Jane Ridley

The name of the game

Jane Ridley

issue 13 October 2007

Between 1997 and the passing of the Hunting with Dogs Act in 2004, parliament spent 700 hours debating hunting. Over 250,000 people took part in the Countryside March through London in 1998. Why such an apparently marginal issue, involving a tiny minority of rural troglodytes, should have mattered so much in the modern age of New Labour is a question well worth asking.

Emma Griffin is an admirably even-handed historian with very long sight. By casting back to 1066 her study gives a fresh perspective, and she achieves the difficult feat of saying something new about hunting.
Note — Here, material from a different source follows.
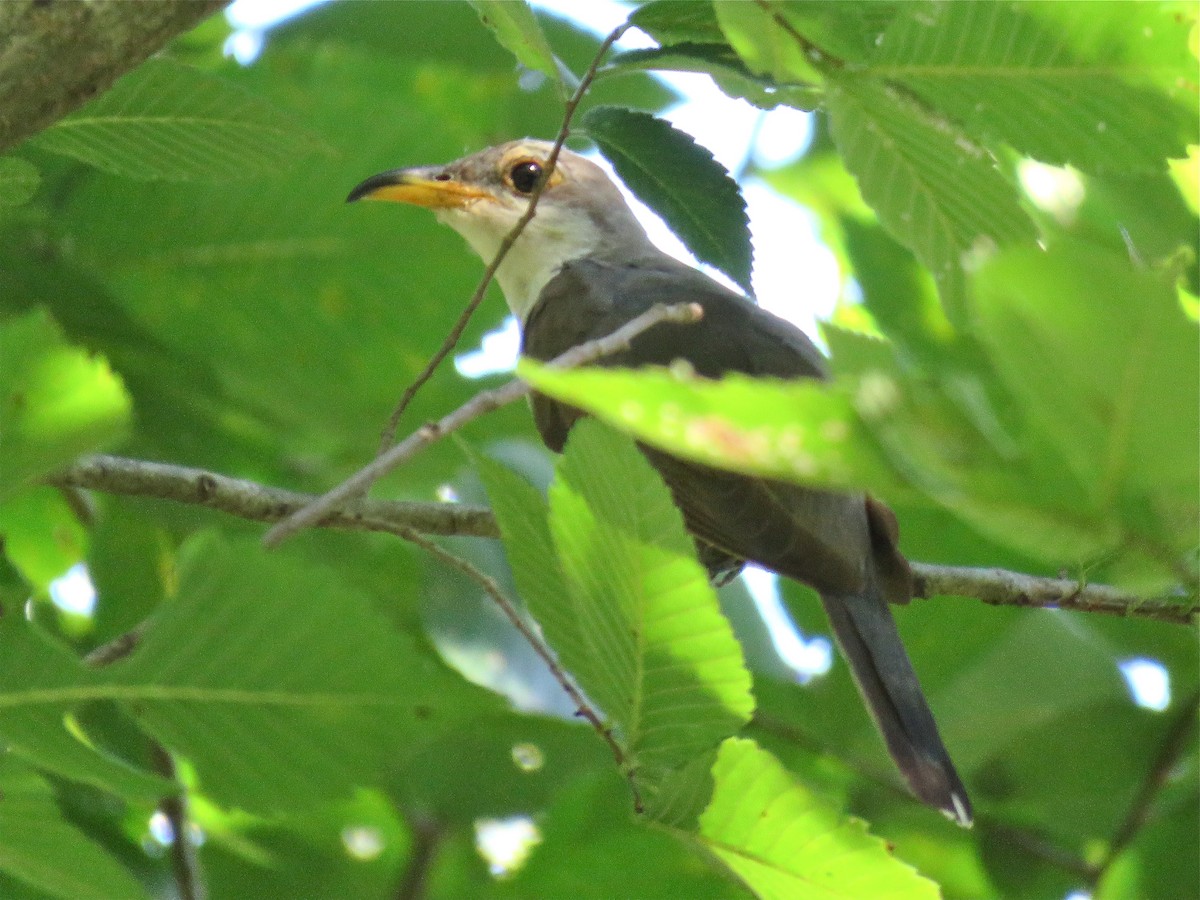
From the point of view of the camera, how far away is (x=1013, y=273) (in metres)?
1.04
Her argument goes like this. From the time of the Normans all the ingredients of hunting were in place. There were riders and dogs and they chased a solitary prey — in the Middle Ages, this was deer. The Normans called this par force hunting, and it was distinguished from the other form of hunting, practised by the Anglo-Saxons, which was known as drive hunting, when animals were driven into an enclosed space and killed with a sword or spear or arrow. Drive hunting allowed much more slaughter, and Queen Elizabeth I was partial to the sport, standing in a bower and shooting deer with a bow and arrow, but after her it died out until it was revived by shooters in the 18th century.

Par force hunting was far less efficient — the ratio of energy expended by the hunters to the energy used by the quarry was absurdly high. It was better sport because of the thrill of the chase, but it was divisive right from the start. Who owns the wild animals which are hunted has always been hotly disputed. The Norman kings were passionate hunters, and they nationalised vast tracts of land as royal forests and claimed that all the deer living there belonged to the king.